How to get it working?
#include <iostream>
#include <string>
#include <map>
#include <cmath>
#include <vector>
struct ItemKey
{
double m_t;
double m_f;
static constexpr double t_eps = 3;
static constexpr double f_eps = 0.1;
ItemKey(double t, double f) : m_t(t), m_f(f) {}
bool operator<(const ItemKey& other) const
{
// Here it is assumed that f_eps and t_eps are positive
// We also ignore overflow, underflow, and NaN
// This is written for readability, and assumed the compiler will be
// able to optimize it.
auto fuzzy_less_than = [] (double a, double b, double eps) {
return a < b - eps;
};
bool f_is_less_than = fuzzy_less_than(this->m_f, other.m_f, f_eps);
bool f_is_greater_than = fuzzy_less_than(other.m_f, this->m_f, f_eps);
bool f_is_equal = !f_is_less_than && !f_is_greater_than;
bool t_is_less_than = fuzzy_less_than(this->m_t, other.m_t, t_eps);
return f_is_less_than || (f_is_equal && t_is_less_than);
}
};
int main()
{
using namespace std;
// The pairs are the respective values of m_t and m_f.
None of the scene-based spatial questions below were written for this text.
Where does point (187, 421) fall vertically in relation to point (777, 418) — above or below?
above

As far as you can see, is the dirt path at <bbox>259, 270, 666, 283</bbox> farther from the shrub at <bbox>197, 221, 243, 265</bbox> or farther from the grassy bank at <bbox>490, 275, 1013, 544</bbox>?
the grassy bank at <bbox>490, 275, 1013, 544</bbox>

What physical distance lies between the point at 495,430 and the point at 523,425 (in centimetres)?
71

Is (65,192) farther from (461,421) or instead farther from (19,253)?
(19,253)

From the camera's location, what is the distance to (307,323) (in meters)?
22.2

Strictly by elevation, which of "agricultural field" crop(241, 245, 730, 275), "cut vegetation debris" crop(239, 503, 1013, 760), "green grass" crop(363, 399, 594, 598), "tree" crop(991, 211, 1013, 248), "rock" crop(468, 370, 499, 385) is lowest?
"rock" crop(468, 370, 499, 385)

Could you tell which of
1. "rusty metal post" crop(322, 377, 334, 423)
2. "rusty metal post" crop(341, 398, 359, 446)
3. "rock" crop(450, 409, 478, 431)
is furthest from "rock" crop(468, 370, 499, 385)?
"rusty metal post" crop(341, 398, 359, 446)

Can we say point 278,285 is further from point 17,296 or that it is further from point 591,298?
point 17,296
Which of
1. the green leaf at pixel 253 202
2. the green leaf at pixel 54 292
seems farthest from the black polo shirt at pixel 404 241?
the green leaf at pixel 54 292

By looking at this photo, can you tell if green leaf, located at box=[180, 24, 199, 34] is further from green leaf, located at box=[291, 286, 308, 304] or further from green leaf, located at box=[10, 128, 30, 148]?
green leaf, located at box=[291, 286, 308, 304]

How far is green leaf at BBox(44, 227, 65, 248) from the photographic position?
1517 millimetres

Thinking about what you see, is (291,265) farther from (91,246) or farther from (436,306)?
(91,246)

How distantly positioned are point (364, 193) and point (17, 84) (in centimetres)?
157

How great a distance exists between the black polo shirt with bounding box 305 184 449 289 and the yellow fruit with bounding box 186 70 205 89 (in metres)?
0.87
vector<pair<double, double>> pairs;
// These two should belong in one bucket
// -> (109.9, 9.0), because m_f differs by 0.09 and m_t differs by just 1
pairs.emplace_back(109.9, 9.0);
pairs.emplace_back(110.9, 9.09);
// This one is separate from above two beause even though m_t is in range,
// m_f is beyong tolerance level
pairs.emplace_back(109.5, 10.0);
// Same for this as well, here both m_t and m_f are beyong tolerance of any
// of the two categories found above
pairs.emplace_back(119.9, 19.0);
// This one matches the second bucket - (109.5, 10.0)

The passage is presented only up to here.